RFdiffusion is an open source Python-based method for protein structure generation developed by Rosetta Commons. The repository implements a diffusion model approach to protein design that can operate with or without conditional information such as motifs or target structures. The method addresses a diverse range of protein design challenges including motif scaffolding, unconditional protein generation, symmetric unconditional generation with support for cyclic, dihedral, and tetrahedral symmetries, symmetric motif scaffolding, binder design, and design diversification through partial diffusion sampling.
The repository is classified across multiple computational biology and machine learning domains including protein design, diffusion models, generative AI, protein structure prediction, deep learning, de novo design, molecular design, protein engineering, structure generation, and computational biology. The codebase is primarily written in Python and leverages NVIDIA's SE(3)-Transformer implementation as a core dependency for equivariant neural network operations on protein structures.

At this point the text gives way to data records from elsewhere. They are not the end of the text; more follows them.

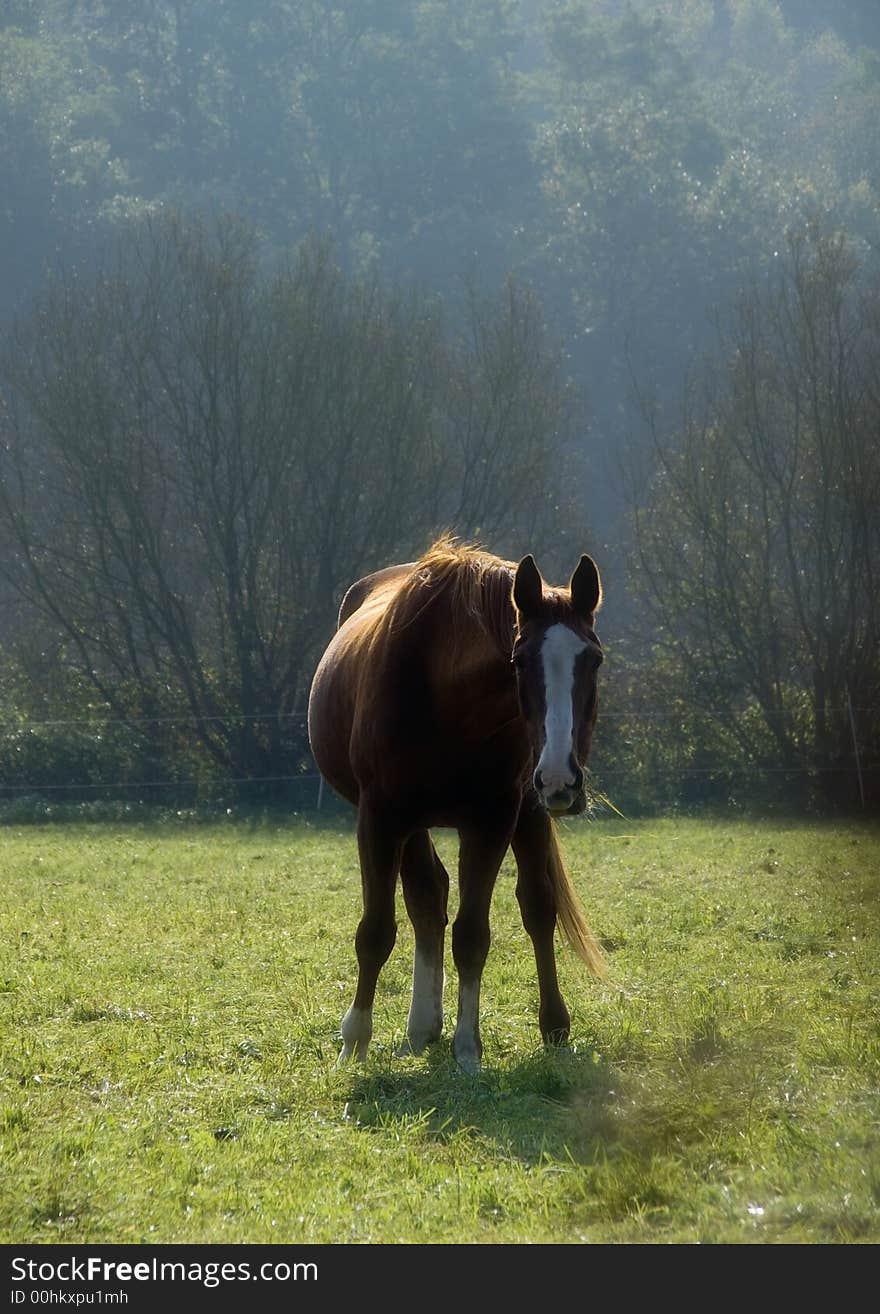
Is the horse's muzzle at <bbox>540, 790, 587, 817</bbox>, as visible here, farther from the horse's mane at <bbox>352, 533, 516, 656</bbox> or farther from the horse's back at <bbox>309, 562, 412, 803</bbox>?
the horse's back at <bbox>309, 562, 412, 803</bbox>

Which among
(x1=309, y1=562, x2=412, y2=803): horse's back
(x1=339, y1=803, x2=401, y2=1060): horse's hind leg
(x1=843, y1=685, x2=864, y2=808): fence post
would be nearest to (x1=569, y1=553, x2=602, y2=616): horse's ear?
(x1=339, y1=803, x2=401, y2=1060): horse's hind leg

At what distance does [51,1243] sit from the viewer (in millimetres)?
3805

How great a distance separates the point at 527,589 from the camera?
215 inches

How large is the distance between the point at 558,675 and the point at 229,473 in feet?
62.3

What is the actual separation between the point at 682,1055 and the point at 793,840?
1163 cm

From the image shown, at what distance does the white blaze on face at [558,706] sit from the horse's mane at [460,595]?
1.37ft

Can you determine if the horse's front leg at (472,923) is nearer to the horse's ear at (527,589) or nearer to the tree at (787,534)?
the horse's ear at (527,589)

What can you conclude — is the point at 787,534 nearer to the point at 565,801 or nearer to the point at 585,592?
the point at 585,592

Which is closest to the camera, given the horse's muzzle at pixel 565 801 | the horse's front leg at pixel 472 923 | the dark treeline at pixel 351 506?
the horse's muzzle at pixel 565 801

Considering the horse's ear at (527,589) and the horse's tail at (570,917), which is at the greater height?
the horse's ear at (527,589)

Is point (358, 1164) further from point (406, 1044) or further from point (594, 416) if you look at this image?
point (594, 416)

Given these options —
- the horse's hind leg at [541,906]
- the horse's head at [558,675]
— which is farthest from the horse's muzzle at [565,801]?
the horse's hind leg at [541,906]

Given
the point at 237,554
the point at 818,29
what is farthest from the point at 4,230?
the point at 818,29

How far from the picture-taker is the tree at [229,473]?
930 inches
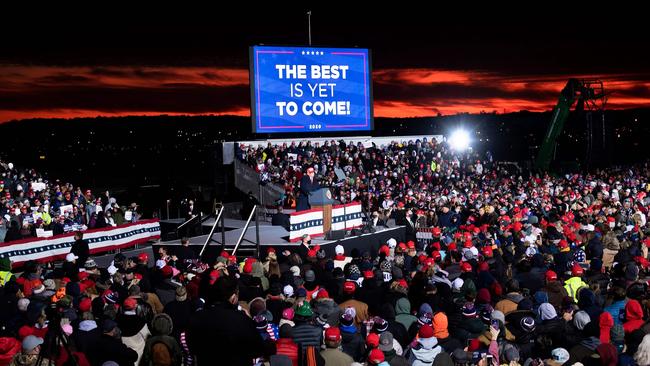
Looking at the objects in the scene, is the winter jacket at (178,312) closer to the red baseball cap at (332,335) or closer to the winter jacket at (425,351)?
the red baseball cap at (332,335)

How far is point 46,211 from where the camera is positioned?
2341cm

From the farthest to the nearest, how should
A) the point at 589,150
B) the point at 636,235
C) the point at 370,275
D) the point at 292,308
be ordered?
the point at 589,150, the point at 636,235, the point at 370,275, the point at 292,308

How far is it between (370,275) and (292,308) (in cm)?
250

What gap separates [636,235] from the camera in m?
17.8

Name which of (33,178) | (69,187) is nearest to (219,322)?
(69,187)

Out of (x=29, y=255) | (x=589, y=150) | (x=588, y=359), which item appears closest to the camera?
(x=588, y=359)

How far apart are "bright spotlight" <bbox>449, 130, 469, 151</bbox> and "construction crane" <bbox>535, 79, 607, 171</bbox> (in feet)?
24.1

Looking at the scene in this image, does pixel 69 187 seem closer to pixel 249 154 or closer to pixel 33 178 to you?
pixel 33 178

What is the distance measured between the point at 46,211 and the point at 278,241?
8.27 meters

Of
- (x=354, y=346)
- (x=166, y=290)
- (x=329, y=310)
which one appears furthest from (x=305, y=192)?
(x=354, y=346)

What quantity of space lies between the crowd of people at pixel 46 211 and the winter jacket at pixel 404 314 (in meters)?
13.7

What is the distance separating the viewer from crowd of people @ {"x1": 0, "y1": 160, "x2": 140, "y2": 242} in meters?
21.1

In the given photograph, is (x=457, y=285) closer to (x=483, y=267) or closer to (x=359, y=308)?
(x=483, y=267)

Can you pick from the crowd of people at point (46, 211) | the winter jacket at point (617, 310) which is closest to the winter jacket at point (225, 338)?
the winter jacket at point (617, 310)
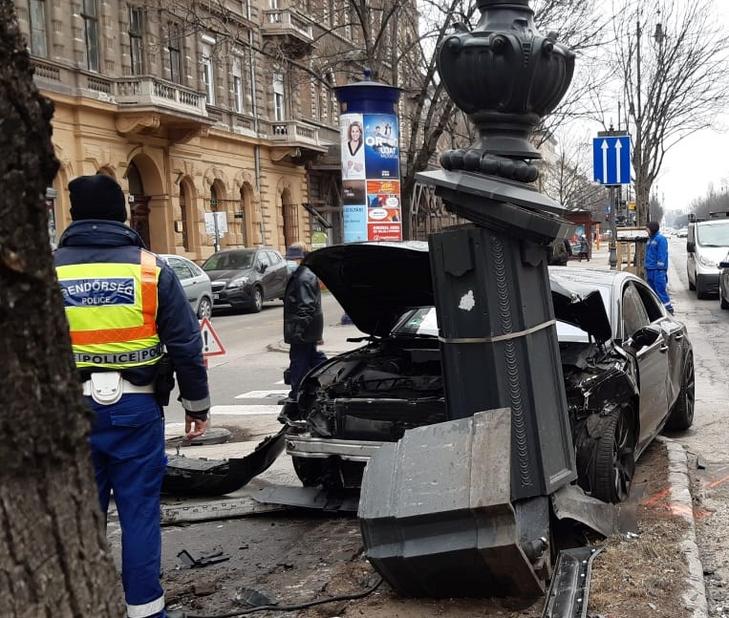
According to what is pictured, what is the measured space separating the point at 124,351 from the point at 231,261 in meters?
20.4

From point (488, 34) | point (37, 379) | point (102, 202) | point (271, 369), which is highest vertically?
point (488, 34)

Installation and setup are designed to be accessible to users without extensive computational infrastructure. The repository provides multiple access pathways including a Google Colab notebook for cloud-based execution, an official Docker image maintained by Rosetta Commons, and local installation via conda environments. Local setup is estimated to take less than thirty minutes on standard desktop computers, though users must customize CUDA and PyTorch versions in the provided environment file to match their specific GPU hardware and drivers.
The primary execution interface is through a hydra-based configuration system via the scripts/run_inference.py script. This approach allows users to specify inference parameters through command-line arguments while maintaining sensible defaults derived directly from model checkpoints, ensuring that inference behavior matches training conditions by default. The contig mapping system enables flexible specification of protein design tasks, allowing users to define length ranges for regions to be generated and to anchor specific motifs from input PDB files at designated positions.
According to GitGenius activity tracking, the repository shows median issue and pull request response latency of 166.2 hours across 185 tracked items, with a mean latency of 3206.5 hours indicating occasional longer-running discussions. The most active contributors tracked are rclune with 75 events, roccomoretti with 60 events, and DazLe-Q with 11 events. Question-type issues represent the most common tracked label category. The repository shares overlapping contributors with related projects including google-deepmind/alphafold3, jwohlwend/boltz, and rosettacommons/foundry, indicating active collaboration within the protein design research community.
The method significantly outperforms earlier approaches like Constrained Hallucination and RFjoint Inpainting for motif scaffolding tasks. Users can control inference behavior through numerous tunable parameters including diffusion trajectory count, temperature settings, and auxiliary potentials. The repository includes example scripts and pre-packaged scaffold files for protein-protein interaction design tasks, along with comprehensive documentation maintained through a dedicated Google Sites resource. Output files are structured to facilitate downstream analysis and validation of generated protein designs.